In Scene Befitting His Abandonment of Detroit, Romney Delivers Economic Speech to Empty Stadium

The 65,000 empty seats at Ford Field today when Mitt Romney delivered a speech on the economy seemed an appropriate audience for a candidate who, along with all the other GOP hopefuls, opposed federal recovery assistance for the auto industry. As the Detroit Free Press noted in 2010:

The fact that GM and Chrysler are not only alive but modestly profitable in a weak market, after years of losing billions of dollars when car and truck sales were 50% higher, looks like more than just a successful government intervention. It looks like a flat-out miracle.... And that's about as big a triumph as the president can claim from his first 18 months on the job.

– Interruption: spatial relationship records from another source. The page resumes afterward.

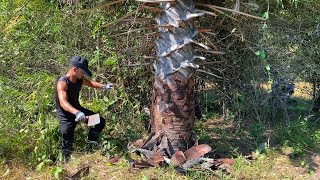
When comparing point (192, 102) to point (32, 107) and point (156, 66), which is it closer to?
point (156, 66)

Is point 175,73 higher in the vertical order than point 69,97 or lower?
higher

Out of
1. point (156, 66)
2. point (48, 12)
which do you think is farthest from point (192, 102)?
point (48, 12)

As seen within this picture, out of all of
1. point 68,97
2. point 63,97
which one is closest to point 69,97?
point 68,97

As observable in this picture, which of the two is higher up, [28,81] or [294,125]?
[28,81]

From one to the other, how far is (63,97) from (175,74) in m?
1.25

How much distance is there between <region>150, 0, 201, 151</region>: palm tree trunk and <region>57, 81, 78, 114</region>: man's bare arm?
3.18ft

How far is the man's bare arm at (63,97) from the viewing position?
4.18 metres

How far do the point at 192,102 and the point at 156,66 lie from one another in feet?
1.91

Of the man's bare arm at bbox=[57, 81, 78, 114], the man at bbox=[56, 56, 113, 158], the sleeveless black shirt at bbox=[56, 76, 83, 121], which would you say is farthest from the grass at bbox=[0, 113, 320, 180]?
the man's bare arm at bbox=[57, 81, 78, 114]

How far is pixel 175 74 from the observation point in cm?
434

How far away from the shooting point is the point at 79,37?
5750 mm

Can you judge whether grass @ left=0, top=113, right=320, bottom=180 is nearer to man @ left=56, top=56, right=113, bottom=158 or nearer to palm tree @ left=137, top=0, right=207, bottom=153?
man @ left=56, top=56, right=113, bottom=158

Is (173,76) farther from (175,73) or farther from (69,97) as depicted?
(69,97)

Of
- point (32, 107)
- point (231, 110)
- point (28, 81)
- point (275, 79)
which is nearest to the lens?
point (32, 107)
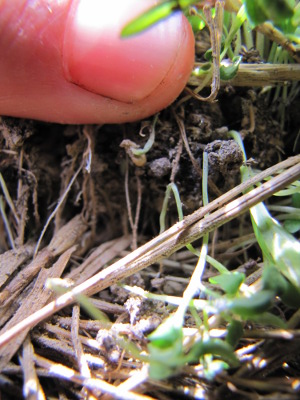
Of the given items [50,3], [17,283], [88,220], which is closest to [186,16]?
[50,3]

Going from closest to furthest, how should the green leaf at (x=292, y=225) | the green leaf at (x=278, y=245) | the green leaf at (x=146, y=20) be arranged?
the green leaf at (x=146, y=20), the green leaf at (x=278, y=245), the green leaf at (x=292, y=225)

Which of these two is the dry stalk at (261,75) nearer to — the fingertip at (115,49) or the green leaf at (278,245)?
the fingertip at (115,49)

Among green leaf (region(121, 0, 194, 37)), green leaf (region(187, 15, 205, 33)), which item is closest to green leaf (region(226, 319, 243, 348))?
green leaf (region(121, 0, 194, 37))

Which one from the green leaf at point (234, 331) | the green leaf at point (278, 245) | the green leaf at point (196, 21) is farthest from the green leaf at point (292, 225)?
the green leaf at point (196, 21)

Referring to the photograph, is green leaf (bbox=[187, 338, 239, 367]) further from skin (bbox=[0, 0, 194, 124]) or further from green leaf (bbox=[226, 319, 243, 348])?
skin (bbox=[0, 0, 194, 124])

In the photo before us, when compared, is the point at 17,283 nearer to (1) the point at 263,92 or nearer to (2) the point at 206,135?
(2) the point at 206,135

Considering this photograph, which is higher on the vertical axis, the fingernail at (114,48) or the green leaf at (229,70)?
the fingernail at (114,48)
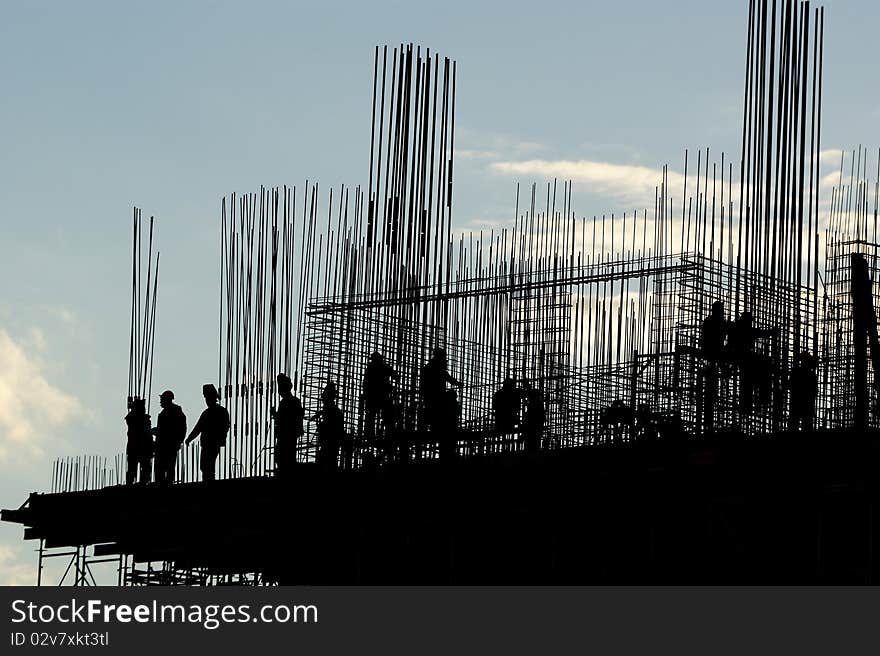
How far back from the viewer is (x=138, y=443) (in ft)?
69.2

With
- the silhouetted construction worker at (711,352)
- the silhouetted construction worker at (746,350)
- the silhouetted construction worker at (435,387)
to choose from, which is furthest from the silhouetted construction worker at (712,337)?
the silhouetted construction worker at (435,387)

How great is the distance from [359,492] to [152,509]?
105 inches

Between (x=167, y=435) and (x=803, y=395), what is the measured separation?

Romney, poster child for crony capitalism, chose that label to describe the federal auto industry assistance. In his 2008 NY Times op-ed piece Romney promoted a "managed bankruptcy" of Chrysler and General motors. Let Detroit Go Bankrupt, he wrote. Perhaps no wonder that today he addressed a nearly empty football stadium.

Meanwhile, Romney and fellow candidate Rick Santorum have echoed Obama administration calls for cutting the corporate tax rate, although the GOPers won't commit to closing any tax loopholes, as the administration has advocated. While advocating deficit reduction on the campaign trail, both Romney's and Santorum's budget proposals would increase the deficit by trillions of dollars.

Moreover, Romney supports retaining a major tax loophole that let's private equity and hedge fund managers like himself pay only 15% tax on money they earn managing other people's money, compared to the 35% corporate CEO's pay. The editorial board of Bloomberg News declared Romney Should Showcase Leadership and End Carried Interest. Ending this so-called "carried interest" provision is part of the tax overhaul that Obama has recently proposed.

Inconsistent in many things, Romney's is consistent in advocacy on behalf of fellow wealthy individuals. He's scheduled to headline the Michigan Prosperity Forum sponsored by billionaire oil-and-gas magnates David and Charles Koch, who support ultraconservative causes nationwide, including the Tea Party movement, and efforts to discredit climate science.

Rounding out his quest for conservative bona fides this week, Romney confirmed that his position on immigration is the most extreme of any of the GOP candidates. He called Arizona's Draconian immigration law a model for the country. The Arizona law requires all immigrants to carry "alien registration documents," and permits police to question them at any tie, with or without cause. In this Romney achieved something significant: he made Rick Santorum look moderate.